Once I went through puberty, my mother said I had to stop skipping. The sacred little home that God has put inside you, she said, for a baby to grow in, could be injured. It’s loose in there, and it might jar, or get tipped, so you wouldn’t be able to have children.
Growing up was all like that. Finally, after ten years of watching me be Daddy’s girl, learning to box, tail-saw, shingle a roof, crack a hardball right over the school, she could move in and say Welcome To Womanhood: here’s a list of four thousand things you’ll never do again. She had me, Gretal, in her cage. She was, bless her, inside the cage herself, but back then neither of us knew that. (“Skipping”)
I remember doing a reading in 2004 at the Windsor Festival of the Book with London, Ontario writer Jean McKay and being amazed; where has she been hiding all this time? McKay, the original co-founder (with Stan Dragland) of Brick: A Literary Journal (as well as being poet Don McKay’s first wife), has apparently been publishing books for years, but the only one I’ve managed to get my hands on is her collection of short fiction, The Dragonfly Fling (Toronto ON: Coach House Press, 1992). She must have at least a couple more titles (I would like to find more), but her bio mentions only (obviously) the previous, her “autobiographical novel” Gone to Grass (Toronto ON: Coach House Press, 1983), which won the Gerald Lampert Award for prose that year, apparently.
In Windsor, I remember being extremely taken with her odd bits of prose, and it’s taken me this long to find any of her work, in a little collection of stories that wrap around each other like a novel that isn’t a novel (Sarah Manguso’s little story collection Hard to Admit and Harder to Escape, published in 2007 by McSweeney’s Books, comes to mind). The repetitions that thread through the collection certainly help, whether the three stories titled “from the Dragonfly Notebook,” or the linked stories “Last memory one,” “Last memory two” and “Last memory three.” The stories almost wrap around each other like dna strands, interlinking not quickly but eventually, in odd stories writing memories, grocery lists and domestic matters, the surreal aspects of small neighbourhood stories and what happens between a person and perhaps another person. How can a writer with a blurb from Annie Dillard that reads “Jean McKay is one of North America’s finest writers” be so invisible, so disappeared, so immediately unknown? Just what has she published since, and is she still going? Where did she go?

▶ Extracted entries:
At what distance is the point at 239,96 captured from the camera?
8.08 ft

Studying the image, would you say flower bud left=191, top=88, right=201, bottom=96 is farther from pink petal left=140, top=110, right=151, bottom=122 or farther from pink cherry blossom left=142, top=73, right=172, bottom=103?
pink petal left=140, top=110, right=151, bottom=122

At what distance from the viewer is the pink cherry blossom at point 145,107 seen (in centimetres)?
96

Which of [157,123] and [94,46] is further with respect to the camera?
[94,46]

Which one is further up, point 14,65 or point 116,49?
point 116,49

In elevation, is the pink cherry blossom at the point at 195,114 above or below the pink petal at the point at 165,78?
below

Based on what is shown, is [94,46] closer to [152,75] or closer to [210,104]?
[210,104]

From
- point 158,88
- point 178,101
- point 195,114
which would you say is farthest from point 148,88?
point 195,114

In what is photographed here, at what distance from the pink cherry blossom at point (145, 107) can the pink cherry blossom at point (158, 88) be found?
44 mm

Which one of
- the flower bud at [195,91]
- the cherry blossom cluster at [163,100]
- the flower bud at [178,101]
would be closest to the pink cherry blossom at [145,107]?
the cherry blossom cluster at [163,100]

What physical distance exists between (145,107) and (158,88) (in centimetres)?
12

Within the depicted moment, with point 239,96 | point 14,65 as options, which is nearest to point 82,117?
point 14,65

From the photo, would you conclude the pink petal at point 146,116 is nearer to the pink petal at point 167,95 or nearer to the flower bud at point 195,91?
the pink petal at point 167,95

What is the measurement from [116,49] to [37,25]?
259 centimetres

==

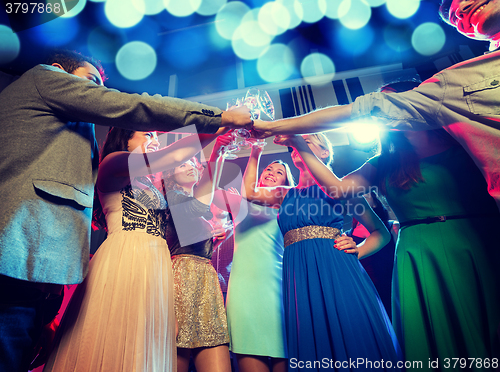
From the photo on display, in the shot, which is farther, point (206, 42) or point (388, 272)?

▶ Work task A:
Reproduce, word for word, the part of the Jean McKay review that opens with the words containing "Once I went" and closes with "to have children.".
▶ Work task B:
Recast the paragraph of the Jean McKay review beginning "I remember doing a reading in 2004" as a short list that keeps its main facts.
The entries play no part in this.

▶ Task result A:
Once I went through puberty, my mother said I had to stop skipping. The sacred little home that God has put inside you, she said, for a baby to grow in, could be injured. It’s loose in there, and it might jar, or get tipped, so you wouldn’t be able to have children.

▶ Task result B:
- In 2004, the writer read at the Windsor Festival of the Book with Jean McKay, a writer from London, Ontario, and was amazed by her.
- McKay co-founded Brick: A Literary Journal with Stan Dragland and was poet Don McKay's first wife.
- She has apparently published books for years, but the only one the writer has found is her short fiction collection The Dragonfly Fling (Coach House Press, Toronto, 1992).
- The writer believes she must have at least a couple more titles.
- Her bio names only one earlier book, the "autobiographical novel" Gone to Grass (Coach House Press, Toronto, 1983), which apparently won that year's Gerald Lampert Award for prose.